### 作業課題 1
医院併用住宅の記事について、次の問いに答えてください。
(a) 更田邦彦さんが医院併用住宅を手がけたきっかけは何ですか。
(b) 医院併用住宅にすると、どの時間を少なくできると書かれていますか。
(c) 間取りをつくる際、医院部分のどのエリアを色分けしますか。
### 作業課題 2
医院併用住宅の記事の続きを、最後の文のあとから書き進めてください。

### 本文
= = = =
患者さんの緊張感を和らげる歯科診療室のある医院併用住宅・更田邦彦建築研究所 更田邦彦さん

医院を開業する際に医院併用住宅とすることで、地域への密着度が高く、地域住民にとって安心感にもつながります。
また、通勤時間を少なくすることができます。
 

 
医院併用住宅について更田邦彦建築研究所 更田邦彦さんに伺いました。

お話を伺った建築家

 

ユーザー 更田邦彦建築研究所 更田邦彦 の写真
世田谷区代沢4-40-10サクラB
03-3487-0742

貴社が医院併用住宅の建物を手がけたきっかけがありましたら教えて下さい。

 
中学時代の同級生から、「親世代から開業している歯科医院と併用住宅を建て直して、歯科医院+二世帯住宅としたい」という依頼があったのがきっかけです。
 

医院併用住宅の間取りをつくる際に注意しているポイントを教えて下さい

 
患者さんの動線と医院スタッフの動線を明快にして、医院部分の表となるエリア(患者さんが使うエリア)と裏になるエリア(スタッフが使うエリア)を色分けします。
= = = =
保存項目

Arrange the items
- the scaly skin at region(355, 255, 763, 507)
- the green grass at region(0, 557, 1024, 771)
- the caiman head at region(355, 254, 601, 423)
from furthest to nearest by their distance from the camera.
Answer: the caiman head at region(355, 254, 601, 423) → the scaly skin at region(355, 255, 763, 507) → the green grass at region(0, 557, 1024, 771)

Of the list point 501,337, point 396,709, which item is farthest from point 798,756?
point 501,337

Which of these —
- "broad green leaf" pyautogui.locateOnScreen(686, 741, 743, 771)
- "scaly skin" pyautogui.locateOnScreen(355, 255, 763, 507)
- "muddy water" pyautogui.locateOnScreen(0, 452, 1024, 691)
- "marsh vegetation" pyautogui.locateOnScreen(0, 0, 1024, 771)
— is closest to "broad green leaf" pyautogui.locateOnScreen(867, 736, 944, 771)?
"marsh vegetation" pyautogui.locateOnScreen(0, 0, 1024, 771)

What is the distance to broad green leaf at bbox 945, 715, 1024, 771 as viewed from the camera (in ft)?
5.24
= = = =
### 回答 1
(a) 中学時代の同級生から、親世代から開業している歯科医院と併用住宅を建て直して、歯科医院と二世帯住宅にしたいという依頼があったことです。
(b) 通勤時間です。
(c) 患者さんが使う表のエリアと、スタッフが使う裏のエリアです。

### 回答 2
住宅のエントランスは医院の裏エリアから連続する動線上に設けられることになるので、その時点で医院部分と住宅部分の基本的な配置が決められます。
それら、動線とエリア分けの初期設定を最後までブレないようにすることがポイントだと思います。
 

 

医院併用住宅は住宅ローンで建てる事ができるのでしょうか?

 
住宅ローンは、住宅部分だけしか対象にならないと思います。医院部分は事業資金扱いですので、別融資になると思います。
取引金融機関に相談されることをお勧めします。
 

ハウスメーカーや建設会社とくらべて貴社に医院併用住宅を依頼するメリットを教えて下さい

 
クライアントの提示する条件や要望に対して、できるだけ多くのプランを提示して検討するということはもちろんですが、その過程で、提示された条件を疑ってみるといったことまで、踏み込んでいけることでしょうか。 
 
プランを検討する中で、与えられた条件が保守的すぎると思われる場合、少しでも革新的な方向に舵をきったものを提示していく・・
そんなところが、アトリエならではの取り組み方だと思っています。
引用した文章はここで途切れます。